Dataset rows
•••••
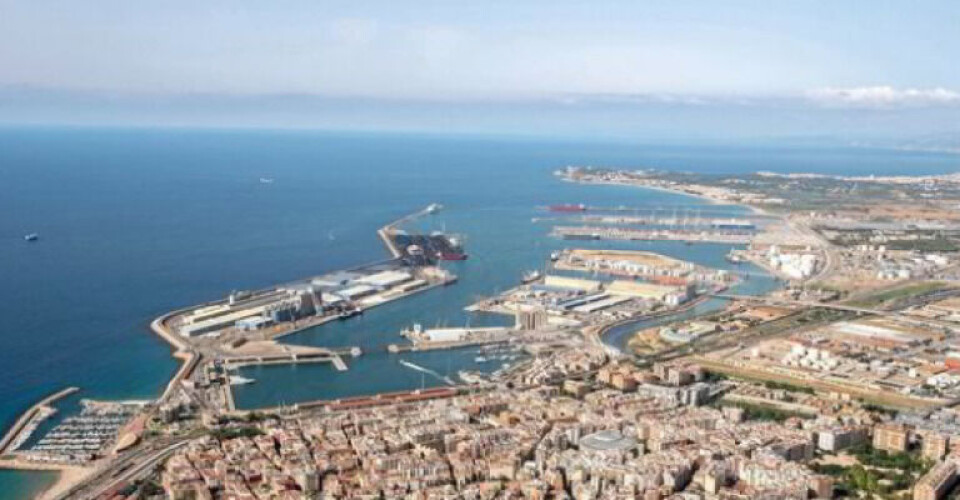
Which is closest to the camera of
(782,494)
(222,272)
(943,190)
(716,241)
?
(782,494)

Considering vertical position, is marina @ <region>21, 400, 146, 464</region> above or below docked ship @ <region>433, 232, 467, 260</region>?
below

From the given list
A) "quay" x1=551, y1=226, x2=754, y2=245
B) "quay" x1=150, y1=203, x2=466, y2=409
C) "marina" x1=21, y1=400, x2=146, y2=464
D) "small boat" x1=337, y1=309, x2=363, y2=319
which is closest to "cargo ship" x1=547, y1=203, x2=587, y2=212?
"quay" x1=551, y1=226, x2=754, y2=245

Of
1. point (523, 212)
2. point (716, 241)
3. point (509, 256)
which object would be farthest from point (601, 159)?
point (509, 256)

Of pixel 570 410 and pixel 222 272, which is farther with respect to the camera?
pixel 222 272

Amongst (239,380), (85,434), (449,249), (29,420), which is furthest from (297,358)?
(449,249)

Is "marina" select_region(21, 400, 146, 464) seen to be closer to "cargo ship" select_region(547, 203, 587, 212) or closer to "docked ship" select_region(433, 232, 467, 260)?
"docked ship" select_region(433, 232, 467, 260)

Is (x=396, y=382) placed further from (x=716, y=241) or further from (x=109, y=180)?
(x=109, y=180)

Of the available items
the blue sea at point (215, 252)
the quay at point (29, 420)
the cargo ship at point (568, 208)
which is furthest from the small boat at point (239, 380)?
the cargo ship at point (568, 208)
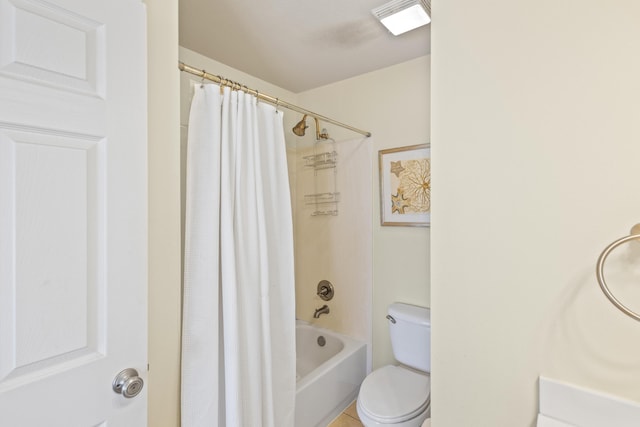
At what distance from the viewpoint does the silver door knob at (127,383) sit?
88cm

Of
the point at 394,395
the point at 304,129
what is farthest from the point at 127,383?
the point at 304,129

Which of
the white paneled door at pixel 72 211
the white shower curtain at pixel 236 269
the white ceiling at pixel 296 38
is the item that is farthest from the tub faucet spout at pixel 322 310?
the white ceiling at pixel 296 38

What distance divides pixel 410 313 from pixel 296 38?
1.89 metres

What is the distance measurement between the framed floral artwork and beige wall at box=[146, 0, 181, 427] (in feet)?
4.96

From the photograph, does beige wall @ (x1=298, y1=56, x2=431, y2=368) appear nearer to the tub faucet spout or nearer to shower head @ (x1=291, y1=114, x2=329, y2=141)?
shower head @ (x1=291, y1=114, x2=329, y2=141)

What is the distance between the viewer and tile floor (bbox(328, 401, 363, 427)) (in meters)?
1.94

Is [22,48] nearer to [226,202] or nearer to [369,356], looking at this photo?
[226,202]

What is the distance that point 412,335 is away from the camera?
191cm

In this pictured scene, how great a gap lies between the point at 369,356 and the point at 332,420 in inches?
20.3

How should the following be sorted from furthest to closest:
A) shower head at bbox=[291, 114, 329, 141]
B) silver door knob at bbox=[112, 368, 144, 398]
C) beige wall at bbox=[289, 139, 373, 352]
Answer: beige wall at bbox=[289, 139, 373, 352]
shower head at bbox=[291, 114, 329, 141]
silver door knob at bbox=[112, 368, 144, 398]

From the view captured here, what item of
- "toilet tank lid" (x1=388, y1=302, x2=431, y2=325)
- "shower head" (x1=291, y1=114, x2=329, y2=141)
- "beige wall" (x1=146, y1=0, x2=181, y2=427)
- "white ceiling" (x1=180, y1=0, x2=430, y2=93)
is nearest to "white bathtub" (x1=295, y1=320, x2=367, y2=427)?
"toilet tank lid" (x1=388, y1=302, x2=431, y2=325)

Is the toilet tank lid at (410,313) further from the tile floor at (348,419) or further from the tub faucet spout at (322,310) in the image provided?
the tile floor at (348,419)
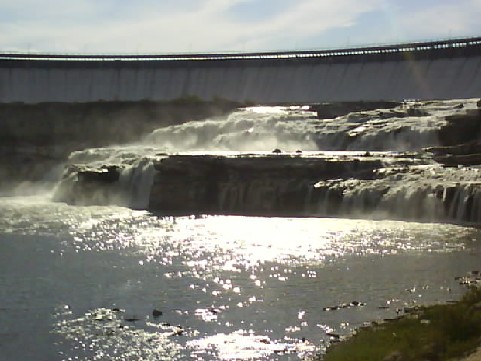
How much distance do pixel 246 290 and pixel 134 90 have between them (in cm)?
5626

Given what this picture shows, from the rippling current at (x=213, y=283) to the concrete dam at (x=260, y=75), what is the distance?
2965 centimetres

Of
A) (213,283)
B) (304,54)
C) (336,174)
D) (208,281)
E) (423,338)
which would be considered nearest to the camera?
(423,338)

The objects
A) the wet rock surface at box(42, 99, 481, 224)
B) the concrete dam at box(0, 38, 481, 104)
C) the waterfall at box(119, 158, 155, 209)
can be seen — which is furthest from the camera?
the concrete dam at box(0, 38, 481, 104)

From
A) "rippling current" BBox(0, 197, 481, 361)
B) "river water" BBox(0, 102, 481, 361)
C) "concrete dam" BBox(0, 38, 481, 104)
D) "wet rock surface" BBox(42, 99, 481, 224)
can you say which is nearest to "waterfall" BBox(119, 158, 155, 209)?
"wet rock surface" BBox(42, 99, 481, 224)

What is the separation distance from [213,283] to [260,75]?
5115 cm

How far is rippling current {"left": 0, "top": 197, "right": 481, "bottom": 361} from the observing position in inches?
589

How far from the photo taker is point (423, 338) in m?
12.5

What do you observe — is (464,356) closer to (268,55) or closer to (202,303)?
(202,303)

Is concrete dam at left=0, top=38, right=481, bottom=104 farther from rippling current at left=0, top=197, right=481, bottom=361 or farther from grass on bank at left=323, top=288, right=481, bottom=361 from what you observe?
grass on bank at left=323, top=288, right=481, bottom=361

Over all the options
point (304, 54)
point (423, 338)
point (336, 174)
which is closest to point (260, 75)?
point (304, 54)

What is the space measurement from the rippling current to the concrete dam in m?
29.7

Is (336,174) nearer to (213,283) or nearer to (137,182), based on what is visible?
(137,182)

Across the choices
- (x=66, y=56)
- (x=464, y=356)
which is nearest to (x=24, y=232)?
(x=464, y=356)

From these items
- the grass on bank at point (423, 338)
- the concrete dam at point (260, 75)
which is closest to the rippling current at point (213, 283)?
the grass on bank at point (423, 338)
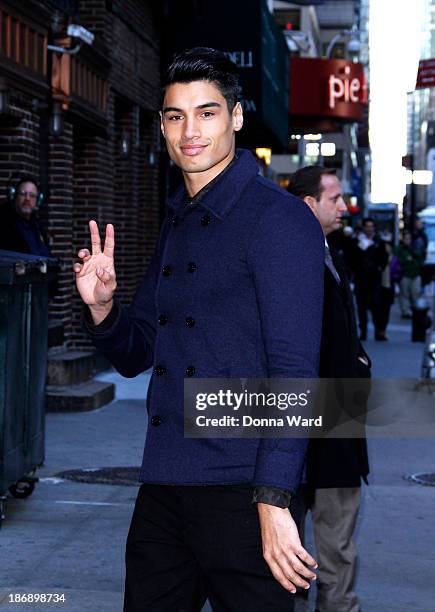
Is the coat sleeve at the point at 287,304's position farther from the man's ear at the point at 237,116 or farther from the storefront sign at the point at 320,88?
the storefront sign at the point at 320,88

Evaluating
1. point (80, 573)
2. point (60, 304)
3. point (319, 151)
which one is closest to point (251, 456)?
point (80, 573)

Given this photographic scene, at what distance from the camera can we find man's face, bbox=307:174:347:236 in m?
5.87

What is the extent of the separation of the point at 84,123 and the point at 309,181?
32.2 ft

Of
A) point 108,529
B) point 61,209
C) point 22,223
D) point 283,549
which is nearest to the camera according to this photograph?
point 283,549

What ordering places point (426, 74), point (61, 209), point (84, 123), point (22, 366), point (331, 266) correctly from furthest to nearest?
point (426, 74) → point (84, 123) → point (61, 209) → point (22, 366) → point (331, 266)

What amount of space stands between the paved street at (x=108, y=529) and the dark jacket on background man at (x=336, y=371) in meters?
1.20

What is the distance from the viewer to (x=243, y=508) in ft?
11.2

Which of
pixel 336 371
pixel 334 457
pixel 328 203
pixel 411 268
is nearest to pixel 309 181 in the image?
pixel 328 203

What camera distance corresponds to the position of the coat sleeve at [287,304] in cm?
324

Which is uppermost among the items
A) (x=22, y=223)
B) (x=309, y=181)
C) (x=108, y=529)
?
(x=309, y=181)

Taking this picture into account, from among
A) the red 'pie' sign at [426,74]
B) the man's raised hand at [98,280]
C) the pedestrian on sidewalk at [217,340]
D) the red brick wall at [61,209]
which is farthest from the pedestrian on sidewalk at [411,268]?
the pedestrian on sidewalk at [217,340]

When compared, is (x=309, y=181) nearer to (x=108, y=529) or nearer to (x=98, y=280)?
(x=98, y=280)

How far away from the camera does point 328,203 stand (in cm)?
A: 588

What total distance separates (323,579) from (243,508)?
2.42 metres
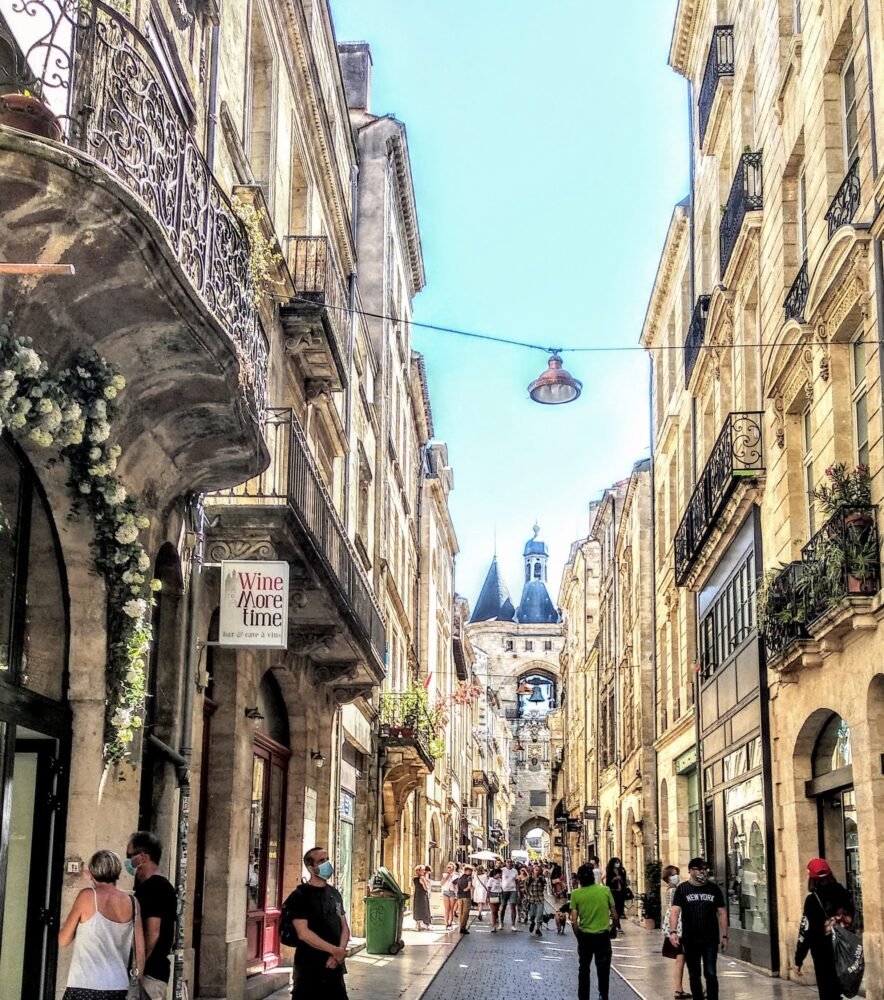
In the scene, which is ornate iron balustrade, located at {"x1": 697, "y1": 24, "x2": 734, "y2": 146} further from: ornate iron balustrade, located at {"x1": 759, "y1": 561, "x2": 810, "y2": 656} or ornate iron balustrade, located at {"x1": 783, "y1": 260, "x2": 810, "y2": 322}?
ornate iron balustrade, located at {"x1": 759, "y1": 561, "x2": 810, "y2": 656}

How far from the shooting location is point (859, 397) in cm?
1518

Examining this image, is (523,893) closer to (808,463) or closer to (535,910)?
(535,910)

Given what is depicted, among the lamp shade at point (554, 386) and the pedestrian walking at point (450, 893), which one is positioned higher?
the lamp shade at point (554, 386)

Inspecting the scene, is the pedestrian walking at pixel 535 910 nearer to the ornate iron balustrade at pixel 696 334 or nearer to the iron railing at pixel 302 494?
the ornate iron balustrade at pixel 696 334

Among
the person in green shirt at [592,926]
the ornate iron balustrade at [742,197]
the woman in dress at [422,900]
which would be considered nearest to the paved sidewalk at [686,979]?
the person in green shirt at [592,926]

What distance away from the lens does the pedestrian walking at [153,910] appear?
312 inches

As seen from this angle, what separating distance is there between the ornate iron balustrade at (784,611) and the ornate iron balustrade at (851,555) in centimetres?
122

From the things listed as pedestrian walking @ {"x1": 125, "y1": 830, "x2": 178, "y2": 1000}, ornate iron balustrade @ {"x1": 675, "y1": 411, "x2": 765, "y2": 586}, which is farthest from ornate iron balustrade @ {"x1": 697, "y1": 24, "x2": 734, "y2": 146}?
pedestrian walking @ {"x1": 125, "y1": 830, "x2": 178, "y2": 1000}

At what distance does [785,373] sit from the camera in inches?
697

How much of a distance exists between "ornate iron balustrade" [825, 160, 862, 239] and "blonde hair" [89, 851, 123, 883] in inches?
419

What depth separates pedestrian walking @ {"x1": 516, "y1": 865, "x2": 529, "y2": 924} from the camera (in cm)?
3603

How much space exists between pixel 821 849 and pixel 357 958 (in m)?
6.91

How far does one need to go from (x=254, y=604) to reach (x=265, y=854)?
18.3ft

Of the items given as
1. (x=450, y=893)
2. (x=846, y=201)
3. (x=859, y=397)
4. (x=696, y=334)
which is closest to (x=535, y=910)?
(x=450, y=893)
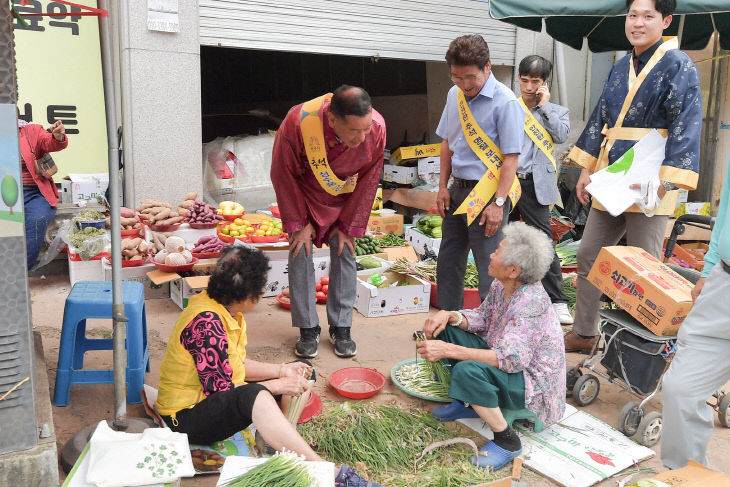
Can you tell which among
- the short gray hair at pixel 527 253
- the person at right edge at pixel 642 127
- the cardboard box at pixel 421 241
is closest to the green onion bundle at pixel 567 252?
the cardboard box at pixel 421 241

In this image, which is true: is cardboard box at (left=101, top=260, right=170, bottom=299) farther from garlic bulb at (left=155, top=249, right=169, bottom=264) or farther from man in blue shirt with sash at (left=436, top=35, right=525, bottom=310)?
man in blue shirt with sash at (left=436, top=35, right=525, bottom=310)

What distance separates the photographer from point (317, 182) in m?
4.22

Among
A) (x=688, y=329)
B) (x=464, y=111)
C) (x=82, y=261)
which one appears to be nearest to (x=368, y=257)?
(x=464, y=111)

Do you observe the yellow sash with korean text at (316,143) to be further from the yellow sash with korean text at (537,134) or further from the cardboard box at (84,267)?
the cardboard box at (84,267)

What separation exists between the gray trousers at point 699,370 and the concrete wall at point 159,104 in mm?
5249

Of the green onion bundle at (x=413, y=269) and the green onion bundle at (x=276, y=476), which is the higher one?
the green onion bundle at (x=413, y=269)

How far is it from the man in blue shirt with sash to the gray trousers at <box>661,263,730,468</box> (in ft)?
5.46

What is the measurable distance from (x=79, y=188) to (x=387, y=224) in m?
3.32

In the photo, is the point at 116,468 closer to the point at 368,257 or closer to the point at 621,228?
the point at 621,228

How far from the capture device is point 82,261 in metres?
5.58

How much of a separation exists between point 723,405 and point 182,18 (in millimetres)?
5824

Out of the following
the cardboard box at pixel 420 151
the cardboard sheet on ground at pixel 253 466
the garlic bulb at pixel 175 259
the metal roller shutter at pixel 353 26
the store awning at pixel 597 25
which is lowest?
the cardboard sheet on ground at pixel 253 466

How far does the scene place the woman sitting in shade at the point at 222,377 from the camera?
8.92 ft

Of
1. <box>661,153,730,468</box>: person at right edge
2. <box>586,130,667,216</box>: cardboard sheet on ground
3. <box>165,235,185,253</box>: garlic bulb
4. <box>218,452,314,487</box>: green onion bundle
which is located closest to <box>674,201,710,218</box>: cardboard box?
<box>586,130,667,216</box>: cardboard sheet on ground
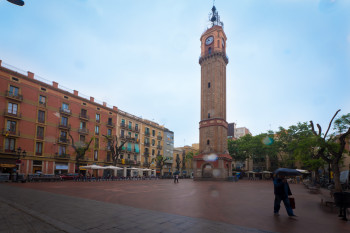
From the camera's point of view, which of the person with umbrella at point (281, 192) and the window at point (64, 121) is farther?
the window at point (64, 121)

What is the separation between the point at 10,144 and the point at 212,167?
30.7m

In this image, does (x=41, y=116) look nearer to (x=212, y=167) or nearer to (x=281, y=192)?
(x=212, y=167)

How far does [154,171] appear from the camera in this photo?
188ft

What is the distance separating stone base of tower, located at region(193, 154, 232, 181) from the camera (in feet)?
123

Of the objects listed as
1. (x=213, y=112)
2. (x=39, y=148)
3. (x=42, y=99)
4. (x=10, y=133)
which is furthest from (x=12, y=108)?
(x=213, y=112)

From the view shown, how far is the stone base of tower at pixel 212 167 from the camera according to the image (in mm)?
37469

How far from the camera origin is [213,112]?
40.9 metres

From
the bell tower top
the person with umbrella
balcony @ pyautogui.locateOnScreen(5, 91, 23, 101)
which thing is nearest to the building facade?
balcony @ pyautogui.locateOnScreen(5, 91, 23, 101)

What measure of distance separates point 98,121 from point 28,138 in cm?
1300

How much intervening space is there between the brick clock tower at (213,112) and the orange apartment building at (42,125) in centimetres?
1965

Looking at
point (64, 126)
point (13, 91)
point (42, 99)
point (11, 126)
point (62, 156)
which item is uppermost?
point (13, 91)

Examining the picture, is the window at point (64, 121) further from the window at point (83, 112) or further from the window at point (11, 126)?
the window at point (11, 126)

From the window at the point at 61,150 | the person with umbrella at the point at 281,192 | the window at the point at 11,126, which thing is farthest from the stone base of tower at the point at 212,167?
the person with umbrella at the point at 281,192

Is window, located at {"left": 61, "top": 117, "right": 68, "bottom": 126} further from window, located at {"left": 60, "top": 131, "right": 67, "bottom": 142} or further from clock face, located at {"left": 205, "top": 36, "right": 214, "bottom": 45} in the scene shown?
clock face, located at {"left": 205, "top": 36, "right": 214, "bottom": 45}
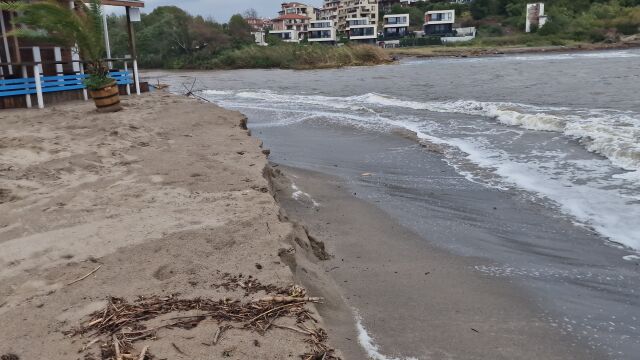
•••••
**Work to complete**
Show every line of the dataset rows above that contains the word "stone".

**Full solution**
What is the distance separating stone base of tower, located at region(193, 154, 232, 181) from the camera (in feet)?
From the view shown, how far is the stone base of tower at pixel 212 167 from the camera according to the image (in mm)?
From the window at the point at 61,150 | the person with umbrella at the point at 281,192 | the window at the point at 11,126, which thing is farthest from the stone base of tower at the point at 212,167?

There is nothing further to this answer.